- [Stored items]
----
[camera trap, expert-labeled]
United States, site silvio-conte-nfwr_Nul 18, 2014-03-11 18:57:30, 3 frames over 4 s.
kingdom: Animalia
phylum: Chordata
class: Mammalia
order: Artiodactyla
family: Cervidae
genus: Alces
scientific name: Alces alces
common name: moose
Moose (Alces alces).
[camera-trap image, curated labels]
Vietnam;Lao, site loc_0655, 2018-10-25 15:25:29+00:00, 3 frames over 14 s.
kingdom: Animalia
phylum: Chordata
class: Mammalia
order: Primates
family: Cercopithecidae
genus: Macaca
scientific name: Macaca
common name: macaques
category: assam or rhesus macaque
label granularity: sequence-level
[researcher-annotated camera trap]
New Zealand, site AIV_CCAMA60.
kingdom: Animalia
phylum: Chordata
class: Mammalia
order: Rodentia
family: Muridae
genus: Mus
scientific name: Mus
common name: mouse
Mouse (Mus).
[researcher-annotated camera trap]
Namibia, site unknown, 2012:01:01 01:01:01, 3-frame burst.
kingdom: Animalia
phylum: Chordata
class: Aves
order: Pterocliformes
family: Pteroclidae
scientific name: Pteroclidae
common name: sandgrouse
----
- [What is being asked] When you reach the line containing "order: Primates" in the data above, start copying exactly, and stop after the line containing "order: Rodentia".

- [Final answer]
order: Primates
family: Cercopithecidae
genus: Macaca
scientific name: Macaca
common name: macaques
category: assam or rhesus macaque
label granularity: sequence-level
[researcher-annotated camera trap]
New Zealand, site AIV_CCAMA60.
kingdom: Animalia
phylum: Chordata
class: Mammalia
order: Rodentia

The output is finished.